A little boy sitting at the kitchen table doing math.
What you don’t see is everything that happened before the photo was taken.
This was supposed to be the finish line.
After an entire year of Math 1, my son was completing his assessment. We had spent months learning and practicing. He could identify greater than and less than signs. He knew even and odd numbers. He could spell numbers, count by 5s, 10s, 25s, and 100s. He had worked hard and made incredible progress.
Then something unexpected happened.
It’s like his brain hit a wall.
Questions that should have been easy suddenly became difficult. Concepts he had demonstrated all year seemed to disappear. I sat there shocked, wondering how a child who had consistently done so well could suddenly struggle with material he clearly knew.
If I’m being truthful, I got frustrated.
Not because he wasn’t trying.
But because I knew what he was capable of.
At the same time, he was getting frustrated too. I could see it on his face. He wanted the answers. He wanted to get it right. He wanted to move on to Math 2.
But I wouldn’t give him hints.
Not because I wanted him to fail.
Because I wanted to know what he remembered without my help.
As homeschool parents, we often wear two hats. We’re the parent who wants to comfort our child and the teacher who needs accurate information about where they are academically.

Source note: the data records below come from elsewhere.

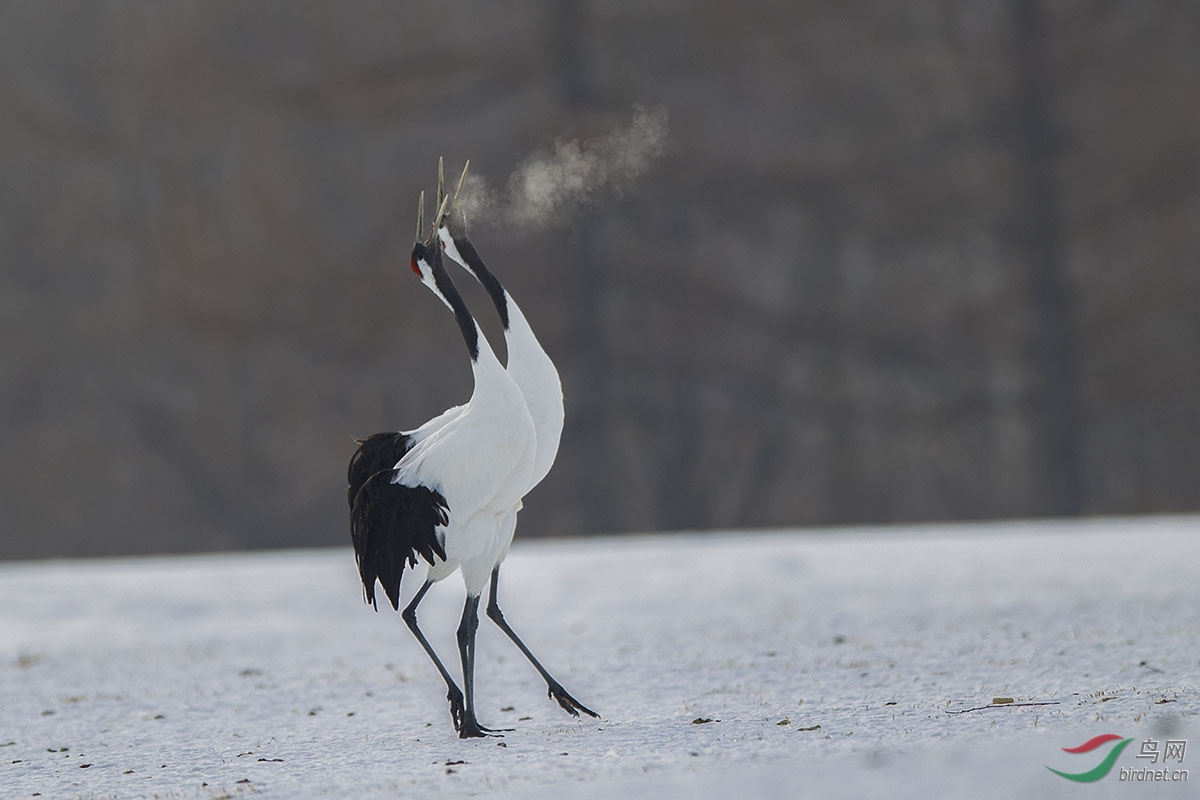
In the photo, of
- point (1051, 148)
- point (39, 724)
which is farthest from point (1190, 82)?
point (39, 724)

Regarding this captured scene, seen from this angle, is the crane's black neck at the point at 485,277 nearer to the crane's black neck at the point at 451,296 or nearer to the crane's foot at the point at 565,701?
the crane's black neck at the point at 451,296

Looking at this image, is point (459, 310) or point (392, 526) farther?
point (459, 310)

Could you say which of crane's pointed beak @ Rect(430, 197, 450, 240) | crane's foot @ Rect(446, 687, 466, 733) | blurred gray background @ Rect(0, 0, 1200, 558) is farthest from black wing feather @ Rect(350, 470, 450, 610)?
blurred gray background @ Rect(0, 0, 1200, 558)

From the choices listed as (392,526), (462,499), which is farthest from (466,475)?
(392,526)

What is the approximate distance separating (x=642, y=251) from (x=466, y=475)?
12041 mm

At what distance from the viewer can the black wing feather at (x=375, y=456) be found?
458 centimetres

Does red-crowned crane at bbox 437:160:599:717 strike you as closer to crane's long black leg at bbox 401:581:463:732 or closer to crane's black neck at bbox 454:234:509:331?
crane's black neck at bbox 454:234:509:331

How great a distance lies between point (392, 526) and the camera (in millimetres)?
4387

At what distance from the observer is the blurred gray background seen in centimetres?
1603

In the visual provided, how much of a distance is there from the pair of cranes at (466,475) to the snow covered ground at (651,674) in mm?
498

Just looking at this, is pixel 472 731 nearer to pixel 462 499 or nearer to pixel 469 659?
pixel 469 659

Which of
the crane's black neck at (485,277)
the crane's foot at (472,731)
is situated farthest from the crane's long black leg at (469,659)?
the crane's black neck at (485,277)

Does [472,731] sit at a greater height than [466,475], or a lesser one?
lesser

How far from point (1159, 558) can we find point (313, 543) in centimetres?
1054
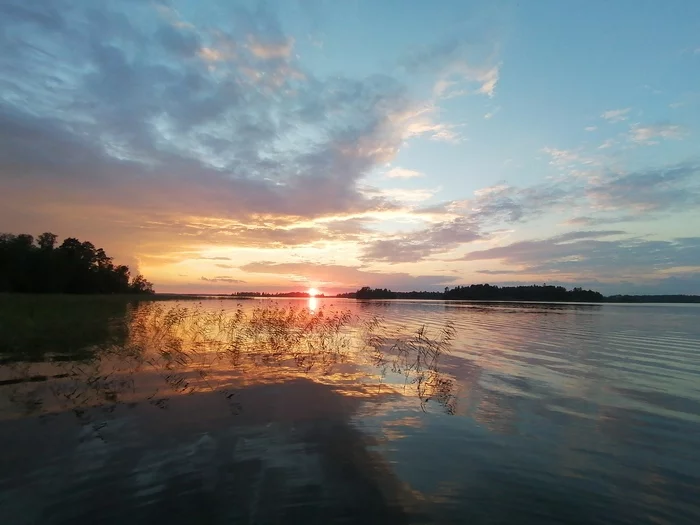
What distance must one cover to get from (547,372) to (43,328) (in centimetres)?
3138

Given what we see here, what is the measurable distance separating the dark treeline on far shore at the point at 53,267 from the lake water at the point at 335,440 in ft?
284

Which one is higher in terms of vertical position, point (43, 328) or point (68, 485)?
point (43, 328)

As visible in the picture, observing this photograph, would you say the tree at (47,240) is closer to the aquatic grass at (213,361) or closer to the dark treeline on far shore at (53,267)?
the dark treeline on far shore at (53,267)

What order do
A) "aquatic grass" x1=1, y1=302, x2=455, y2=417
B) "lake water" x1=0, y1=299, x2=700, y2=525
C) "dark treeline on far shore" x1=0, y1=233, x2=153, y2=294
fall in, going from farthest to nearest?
"dark treeline on far shore" x1=0, y1=233, x2=153, y2=294 < "aquatic grass" x1=1, y1=302, x2=455, y2=417 < "lake water" x1=0, y1=299, x2=700, y2=525

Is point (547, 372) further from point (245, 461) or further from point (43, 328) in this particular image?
point (43, 328)

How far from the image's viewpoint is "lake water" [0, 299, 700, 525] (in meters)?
6.80

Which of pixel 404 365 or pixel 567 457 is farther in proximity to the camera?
pixel 404 365

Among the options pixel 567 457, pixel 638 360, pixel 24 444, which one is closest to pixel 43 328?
pixel 24 444

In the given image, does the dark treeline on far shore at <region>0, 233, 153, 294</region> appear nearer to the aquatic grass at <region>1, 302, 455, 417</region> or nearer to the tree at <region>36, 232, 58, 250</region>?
the tree at <region>36, 232, 58, 250</region>

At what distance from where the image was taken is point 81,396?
12492 mm

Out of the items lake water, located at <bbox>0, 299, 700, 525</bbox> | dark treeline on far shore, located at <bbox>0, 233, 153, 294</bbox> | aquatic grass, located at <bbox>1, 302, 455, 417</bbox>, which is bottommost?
lake water, located at <bbox>0, 299, 700, 525</bbox>

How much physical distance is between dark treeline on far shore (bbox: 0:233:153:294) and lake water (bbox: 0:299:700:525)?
86.7 m

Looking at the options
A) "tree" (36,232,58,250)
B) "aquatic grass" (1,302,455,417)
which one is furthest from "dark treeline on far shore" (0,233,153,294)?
"aquatic grass" (1,302,455,417)

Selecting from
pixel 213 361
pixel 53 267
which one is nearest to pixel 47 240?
pixel 53 267
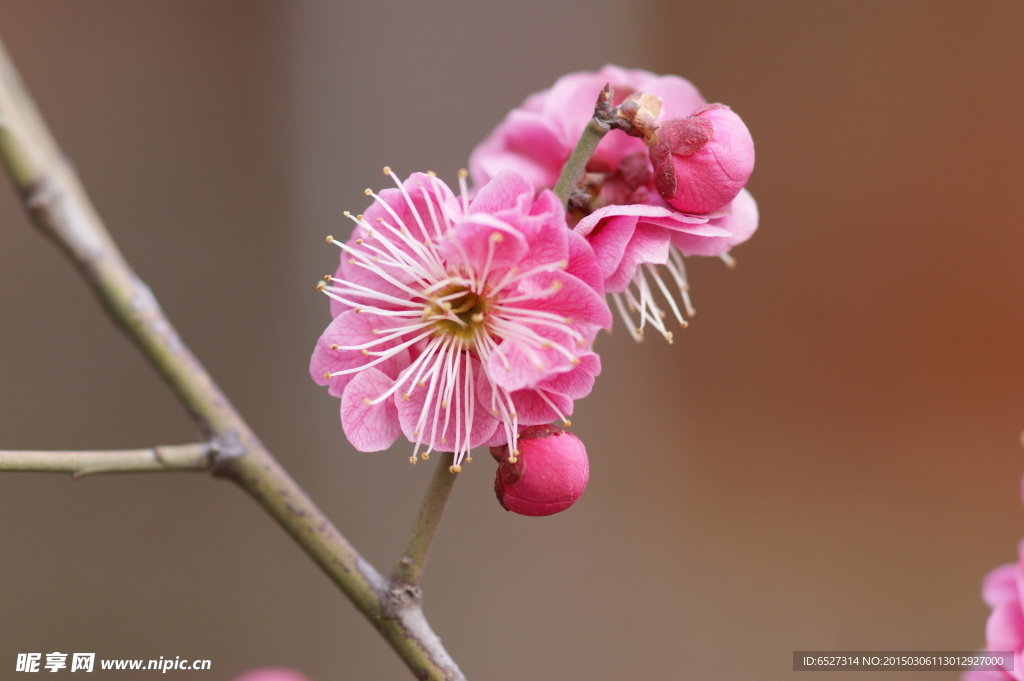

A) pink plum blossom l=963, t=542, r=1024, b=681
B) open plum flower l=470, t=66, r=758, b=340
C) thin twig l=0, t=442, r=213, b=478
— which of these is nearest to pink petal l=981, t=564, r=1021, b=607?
pink plum blossom l=963, t=542, r=1024, b=681

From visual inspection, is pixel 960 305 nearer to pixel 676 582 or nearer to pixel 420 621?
pixel 676 582

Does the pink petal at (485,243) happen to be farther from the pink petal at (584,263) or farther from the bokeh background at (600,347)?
the bokeh background at (600,347)

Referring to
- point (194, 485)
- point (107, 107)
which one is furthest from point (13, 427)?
point (107, 107)

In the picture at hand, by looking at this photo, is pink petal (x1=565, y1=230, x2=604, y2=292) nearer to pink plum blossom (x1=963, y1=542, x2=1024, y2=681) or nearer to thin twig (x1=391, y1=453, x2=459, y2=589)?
thin twig (x1=391, y1=453, x2=459, y2=589)

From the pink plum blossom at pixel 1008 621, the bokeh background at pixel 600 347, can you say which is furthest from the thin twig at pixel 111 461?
the bokeh background at pixel 600 347

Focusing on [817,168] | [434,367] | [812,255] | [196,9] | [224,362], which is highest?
[196,9]

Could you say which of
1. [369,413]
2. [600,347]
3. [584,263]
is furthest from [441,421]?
[600,347]
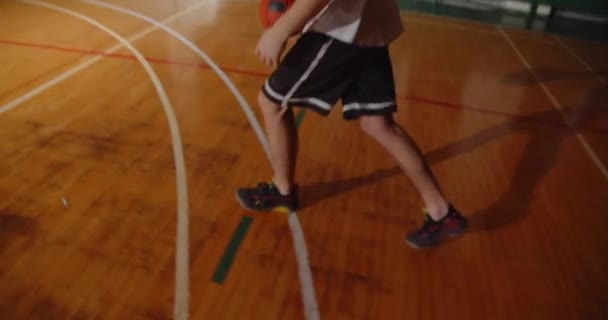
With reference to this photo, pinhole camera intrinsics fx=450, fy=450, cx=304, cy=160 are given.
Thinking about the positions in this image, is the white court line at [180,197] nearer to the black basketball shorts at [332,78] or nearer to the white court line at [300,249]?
the white court line at [300,249]

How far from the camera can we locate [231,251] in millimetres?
1936

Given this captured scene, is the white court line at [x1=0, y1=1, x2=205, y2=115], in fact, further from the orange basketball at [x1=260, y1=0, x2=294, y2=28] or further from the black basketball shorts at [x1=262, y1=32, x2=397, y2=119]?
the black basketball shorts at [x1=262, y1=32, x2=397, y2=119]

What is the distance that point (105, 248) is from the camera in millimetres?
1896

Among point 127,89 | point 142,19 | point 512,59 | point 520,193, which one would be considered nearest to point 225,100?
point 127,89

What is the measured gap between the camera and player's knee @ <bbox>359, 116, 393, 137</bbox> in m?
1.79

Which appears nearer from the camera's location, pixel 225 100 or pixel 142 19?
pixel 225 100

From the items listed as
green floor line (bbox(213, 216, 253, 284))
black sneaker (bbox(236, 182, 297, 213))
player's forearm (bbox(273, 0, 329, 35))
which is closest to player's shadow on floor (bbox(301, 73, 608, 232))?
black sneaker (bbox(236, 182, 297, 213))

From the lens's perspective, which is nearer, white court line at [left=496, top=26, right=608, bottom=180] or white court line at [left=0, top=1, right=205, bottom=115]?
white court line at [left=496, top=26, right=608, bottom=180]

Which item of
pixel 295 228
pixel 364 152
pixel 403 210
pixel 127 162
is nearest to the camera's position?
pixel 295 228

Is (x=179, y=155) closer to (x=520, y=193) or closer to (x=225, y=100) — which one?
(x=225, y=100)

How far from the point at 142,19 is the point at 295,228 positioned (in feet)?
13.3

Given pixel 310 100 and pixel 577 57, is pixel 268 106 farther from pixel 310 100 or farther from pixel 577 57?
pixel 577 57

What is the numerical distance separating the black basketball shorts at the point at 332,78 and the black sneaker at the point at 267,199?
546mm

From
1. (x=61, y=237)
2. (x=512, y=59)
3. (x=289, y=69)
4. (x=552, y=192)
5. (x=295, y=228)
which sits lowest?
(x=512, y=59)
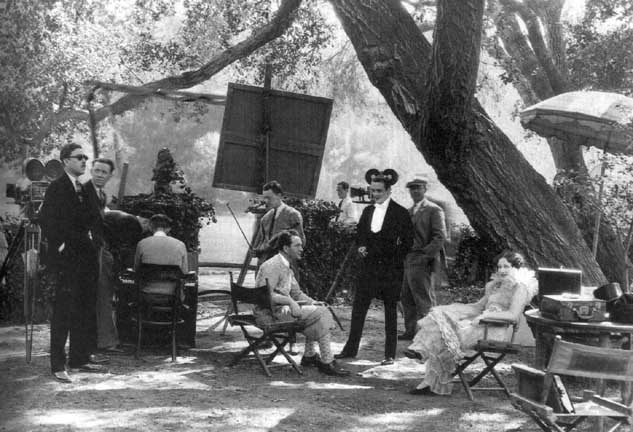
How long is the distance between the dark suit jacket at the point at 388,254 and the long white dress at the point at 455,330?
1.27 meters

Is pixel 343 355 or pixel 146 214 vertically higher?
pixel 146 214

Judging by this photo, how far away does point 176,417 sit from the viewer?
653 centimetres

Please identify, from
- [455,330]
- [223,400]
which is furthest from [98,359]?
[455,330]

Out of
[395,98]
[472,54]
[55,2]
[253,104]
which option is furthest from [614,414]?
[55,2]

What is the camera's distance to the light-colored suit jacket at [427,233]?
35.2 ft

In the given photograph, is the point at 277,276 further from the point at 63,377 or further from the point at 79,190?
the point at 63,377

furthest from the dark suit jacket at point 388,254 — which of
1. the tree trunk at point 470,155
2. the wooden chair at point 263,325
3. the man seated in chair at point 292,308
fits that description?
the wooden chair at point 263,325

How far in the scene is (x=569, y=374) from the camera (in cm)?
534

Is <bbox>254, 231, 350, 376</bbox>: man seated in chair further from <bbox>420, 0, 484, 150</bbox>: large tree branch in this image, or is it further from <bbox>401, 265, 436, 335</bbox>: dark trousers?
<bbox>401, 265, 436, 335</bbox>: dark trousers

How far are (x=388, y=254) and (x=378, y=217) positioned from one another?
431 millimetres

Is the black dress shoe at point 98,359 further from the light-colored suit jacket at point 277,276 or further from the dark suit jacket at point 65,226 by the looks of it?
the light-colored suit jacket at point 277,276

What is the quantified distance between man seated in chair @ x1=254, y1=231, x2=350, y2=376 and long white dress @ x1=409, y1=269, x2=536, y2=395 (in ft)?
3.33

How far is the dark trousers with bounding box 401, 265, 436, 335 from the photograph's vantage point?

Sometimes those two roles don’t get along very well.
As I watched him struggle, I had a realization.
I don’t remember everything all the time.
Neither do you.
Adults forget names, passwords, appointments, and things we’ve known for years. We have moments where our minds go blank. We get tired. We get overwhelmed.
Why do we expect children to be any different?
A little while later, I approached the problem differently.
I asked him a simple question:
“Who does Pac-Man eat?”
“The bigger one,” he answered.
And suddenly the connection came back.
The information hadn’t disappeared.
It was still there.
He just needed a different path to find it.
That moment changed my perspective.
His struggle wasn’t proof that he hadn’t learned.
It was proof that learning is messy.
It’s easy to celebrate our children when everything is clicking. It’s easy to post the perfect moments when they master a concept on the first try.
But real growth often happens in the moments nobody sees.
The moments when they get frustrated.
The moments when they want to quit.
The moments when they have to dig deep and try again.
When I told him we weren’t moving on to Math 2 until I was sure he truly understood Math 1, he was upset. Really upset.
But underneath that frustration was something that made me proud.
He cared.
He wanted to succeed.
He wanted to move forward.
That reaction told me more about his character than any assessment score ever could.
So over the next few days, we’re going to review.
We’ll revisit a few concepts.
We’ll rebuild confidence.
And then we’ll move on.
Because that’s another gift homeschooling has given our family.
We don’t have to rush.
We don’t have to move on because a calendar says it’s time.
We can slow down when needed and speed up when ready.
Learning isn’t a race.
It’s a journey.
And sometimes the lesson isn’t for the child.
Sometimes it’s for the parent sitting beside them.
This week, my son learned a little more math.
I learned a little more patience.
And honestly, that may have been the most important lesson of all.